L.U.P.O. Lorenzelli Projects is pleased to present Cielo, fondale e quinte, a two-person exhibition by Marc Henry and Andrea Martinucci, curated by Rebis Rebis.
The exhibition explores the theatrical scene - its roles, its lighting, and its hierarchies - to examine themes such as celebrity and its reverse side, anonymity, precarity, and the ambiguity of the relationship between the individual and the audience.
In Marc Henry’s work (Munich, 1996), the theater appears fatigued, almost exhausted. The stage seems inverted, like an arena, while the actors withdraw from the scene, retreating to the audience or backstage. The spotlight illuminates yet blinds the protagonists: exposure thus becomes a paradoxical state of blindness, where success unfolds without certain witnesses.
Andrea Martinucci (Rome, 1991) responds to this absence by filling the audience with anonymous figures. These are individuals without a defined identity: wanderers emerging from hypnosis sessions, bodies shaped by external dynamics, nameless, like the spectators who observe and in turn become part of the scene. Well-dressed yet devoid of privilege, these subjects embody a new form of structural precariousness, characterized by a continuous state of transit.
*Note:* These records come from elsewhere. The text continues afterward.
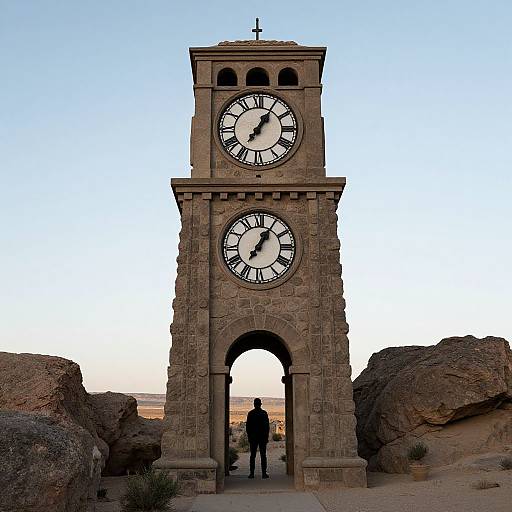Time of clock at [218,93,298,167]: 1:05
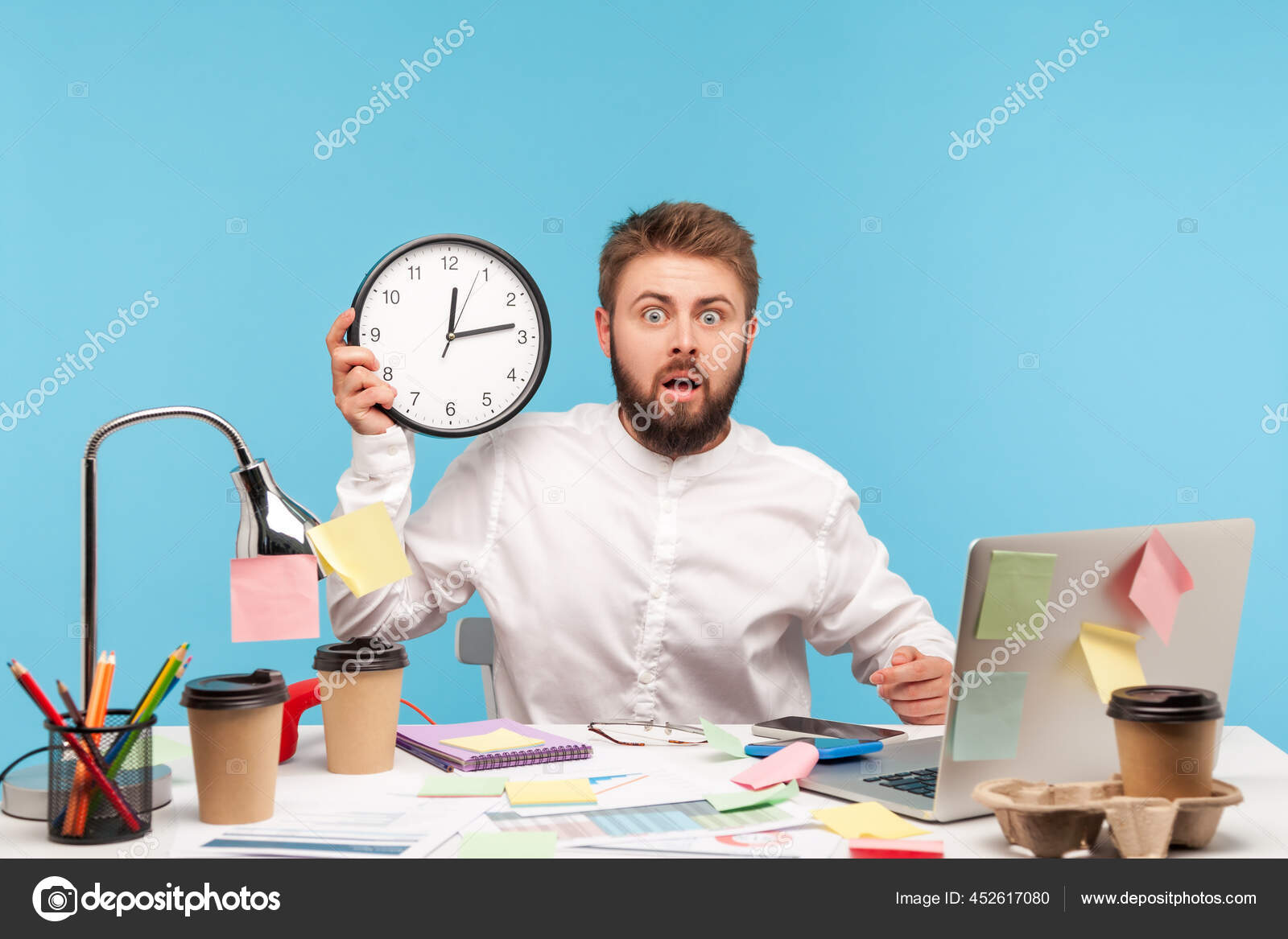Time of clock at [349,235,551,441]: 12:13
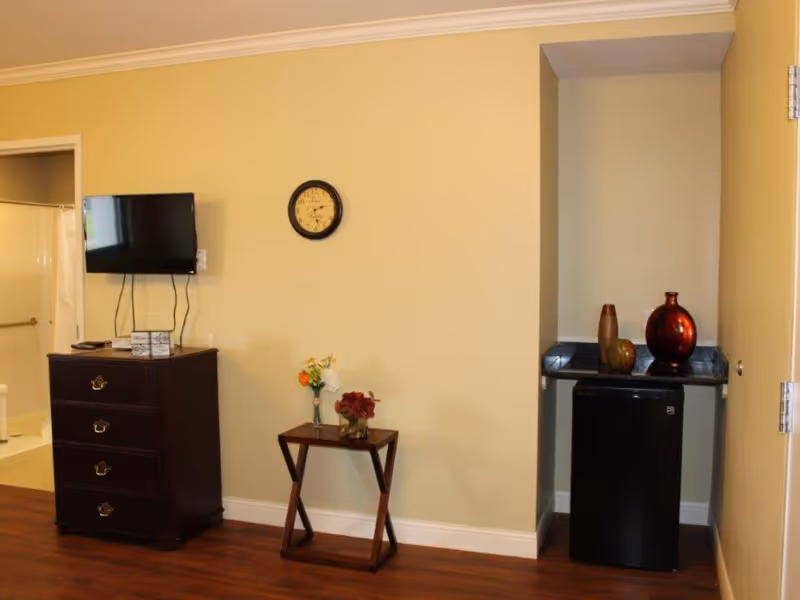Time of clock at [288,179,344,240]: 2:27
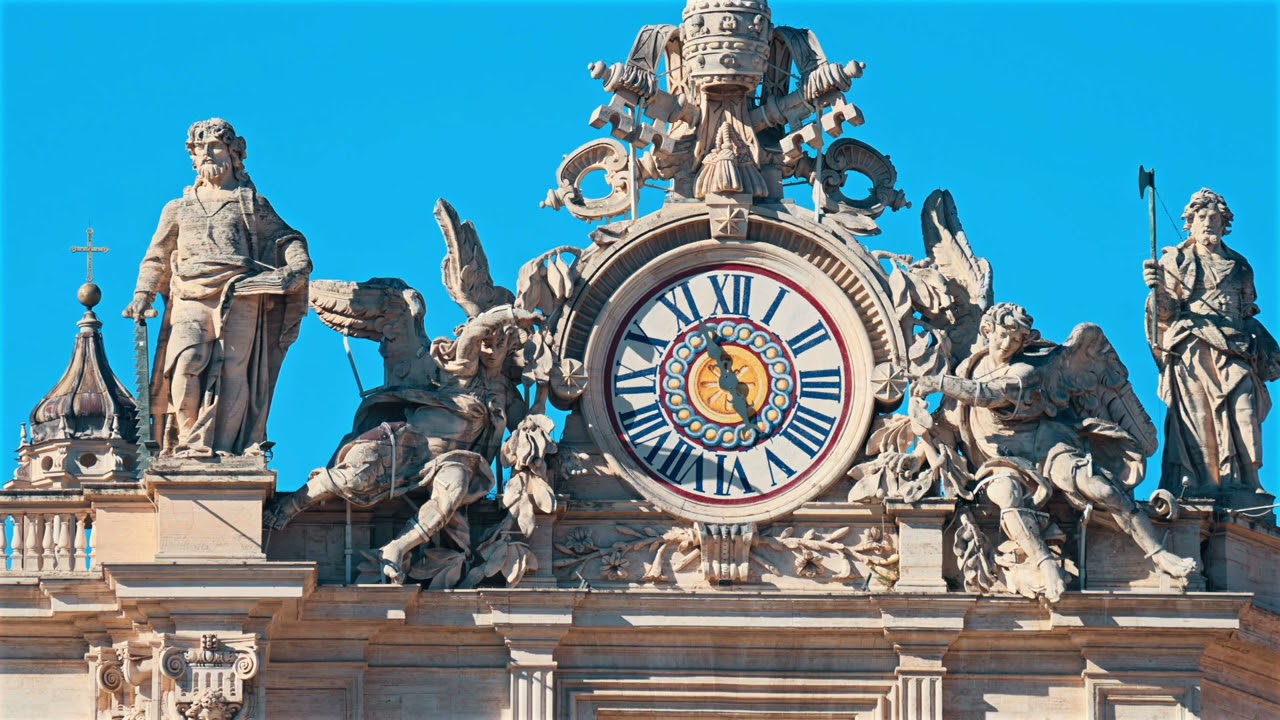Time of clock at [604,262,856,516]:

The exhibition design pays homage to Carlo Scarpa’s 1954 intervention at Palazzo Abatellis. Here, the theatre curtain is reinterpreted through a chromatic study behind the ar twork: a wooden panel serves as a backdrop, on which the painting appears suspended.
In this dialogue, stage and audience merge, actors and spectators exchange roles, and the distinction between watcher and watched becomes increasingly uncertain. Courtesy, however, dictates that some applaud while others bow.